╭─ Raw records

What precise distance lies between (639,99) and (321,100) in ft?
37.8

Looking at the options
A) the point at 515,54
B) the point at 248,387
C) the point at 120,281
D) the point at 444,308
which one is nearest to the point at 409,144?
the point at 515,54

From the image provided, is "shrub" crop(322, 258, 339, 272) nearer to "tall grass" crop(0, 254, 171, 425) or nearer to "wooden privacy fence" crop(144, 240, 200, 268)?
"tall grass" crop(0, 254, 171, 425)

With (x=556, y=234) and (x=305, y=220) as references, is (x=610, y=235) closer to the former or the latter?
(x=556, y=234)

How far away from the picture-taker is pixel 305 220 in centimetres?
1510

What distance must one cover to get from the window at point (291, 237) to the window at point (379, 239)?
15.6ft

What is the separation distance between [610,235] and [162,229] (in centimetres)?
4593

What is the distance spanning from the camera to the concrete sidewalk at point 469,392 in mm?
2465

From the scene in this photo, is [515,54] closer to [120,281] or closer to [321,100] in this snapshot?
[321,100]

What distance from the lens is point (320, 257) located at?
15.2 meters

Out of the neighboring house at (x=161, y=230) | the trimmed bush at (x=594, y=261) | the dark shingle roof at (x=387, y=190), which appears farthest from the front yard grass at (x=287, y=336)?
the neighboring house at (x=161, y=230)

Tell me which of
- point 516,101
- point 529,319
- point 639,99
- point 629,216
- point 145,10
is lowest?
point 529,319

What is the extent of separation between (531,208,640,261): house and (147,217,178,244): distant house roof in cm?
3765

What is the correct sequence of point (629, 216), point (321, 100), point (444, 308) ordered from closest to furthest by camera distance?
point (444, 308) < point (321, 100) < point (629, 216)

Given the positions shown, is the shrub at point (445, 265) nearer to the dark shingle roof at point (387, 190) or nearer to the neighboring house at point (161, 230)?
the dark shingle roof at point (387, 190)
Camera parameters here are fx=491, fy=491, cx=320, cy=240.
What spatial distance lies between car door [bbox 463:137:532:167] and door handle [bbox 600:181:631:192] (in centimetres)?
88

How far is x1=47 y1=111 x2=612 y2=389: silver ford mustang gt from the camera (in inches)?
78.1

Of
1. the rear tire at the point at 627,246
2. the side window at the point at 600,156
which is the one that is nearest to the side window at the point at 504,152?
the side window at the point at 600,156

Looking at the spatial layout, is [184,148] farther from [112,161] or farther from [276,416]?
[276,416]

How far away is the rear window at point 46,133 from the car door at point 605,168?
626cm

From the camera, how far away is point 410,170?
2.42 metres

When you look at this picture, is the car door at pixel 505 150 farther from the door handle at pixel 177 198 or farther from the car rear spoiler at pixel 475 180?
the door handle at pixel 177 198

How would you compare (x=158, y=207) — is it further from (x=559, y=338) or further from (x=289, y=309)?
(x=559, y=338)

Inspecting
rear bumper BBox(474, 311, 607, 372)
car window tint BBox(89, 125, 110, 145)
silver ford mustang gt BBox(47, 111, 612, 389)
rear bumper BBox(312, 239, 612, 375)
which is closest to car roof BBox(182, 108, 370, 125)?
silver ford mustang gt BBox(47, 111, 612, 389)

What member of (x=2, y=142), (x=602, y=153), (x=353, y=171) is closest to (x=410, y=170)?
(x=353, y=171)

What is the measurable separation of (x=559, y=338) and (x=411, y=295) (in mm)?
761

╰─

• _Task description_
Change every "rear bumper" in the lines above to "back bumper" and give the lines again with nothing else altered.

• _Written response_
What precise distance lies between (639,99) and (321,100) in ft?
37.8

Looking at the options
A) the point at 515,54
B) the point at 248,387
C) the point at 120,281
D) the point at 444,308
which one is nearest to the point at 409,144?
the point at 515,54

From the image provided, is "shrub" crop(322, 258, 339, 272) nearer to "tall grass" crop(0, 254, 171, 425) or nearer to "wooden privacy fence" crop(144, 240, 200, 268)?
"tall grass" crop(0, 254, 171, 425)

With (x=556, y=234) and (x=305, y=220) as references, is (x=610, y=235) closer to the former or the latter?
(x=556, y=234)

How far away from the picture-taker is pixel 305 220 in centimetres?
1510

What distance must one cover to get from the window at point (291, 237) to the window at point (379, 239)?
15.6ft

What is the separation distance between [610,235] and [162,229] (in centimetres)?
4593

What is the distance spanning from the camera to the concrete sidewalk at point 469,392 in mm?
2465

From the scene in this photo, is [515,54] closer to [120,281] or closer to [321,100] in this snapshot?
[321,100]

What distance from the lens is point (320, 257) located at?
15.2 meters

Out of the neighboring house at (x=161, y=230) | the trimmed bush at (x=594, y=261) | the dark shingle roof at (x=387, y=190), which appears farthest from the front yard grass at (x=287, y=336)?
the neighboring house at (x=161, y=230)

Tell me which of
- point 516,101
- point 529,319
- point 639,99
- point 629,216
- point 145,10
is lowest?
point 529,319

What is the extent of separation between (531,208,640,261): house and (147,217,178,244): distant house roof in cm?
3765

What is the correct sequence of point (629, 216), point (321, 100), point (444, 308) ordered from closest to furthest by camera distance?
point (444, 308) < point (321, 100) < point (629, 216)

Given the positions shown, is the shrub at point (445, 265) nearer to the dark shingle roof at point (387, 190) or nearer to the neighboring house at point (161, 230)?
the dark shingle roof at point (387, 190)
Camera parameters here are fx=491, fy=491, cx=320, cy=240.
What spatial distance lies between car door [bbox 463:137:532:167] and door handle [bbox 600:181:631:192] (in centimetres)?
88

How far is x1=47 y1=111 x2=612 y2=389: silver ford mustang gt from the camera (in inches)?
78.1

Of
1. the rear tire at the point at 627,246
2. the side window at the point at 600,156
which is the one that is nearest to the side window at the point at 504,152?
the side window at the point at 600,156

Looking at the spatial layout, is [184,148] farther from [112,161] or farther from [276,416]?
[276,416]

How far away is the rear window at point 46,133 from the car door at point 605,168?
626cm

From the camera, how far away is point 410,170?
2.42 metres

When you look at this picture, is the car door at pixel 505 150 farther from the door handle at pixel 177 198 or farther from the car rear spoiler at pixel 475 180?
the door handle at pixel 177 198

How would you compare (x=158, y=207) — is it further from (x=559, y=338) or further from (x=289, y=309)?
(x=559, y=338)

Inspecting
back bumper BBox(474, 311, 607, 372)
car window tint BBox(89, 125, 110, 145)
silver ford mustang gt BBox(47, 111, 612, 389)
back bumper BBox(312, 239, 612, 375)
which is closest to car roof BBox(182, 108, 370, 125)?
silver ford mustang gt BBox(47, 111, 612, 389)

What member of (x=2, y=142), (x=602, y=153), (x=353, y=171) is closest to (x=410, y=170)?
(x=353, y=171)

What is the measurable separation of (x=559, y=338) and (x=411, y=295) (in mm)?
761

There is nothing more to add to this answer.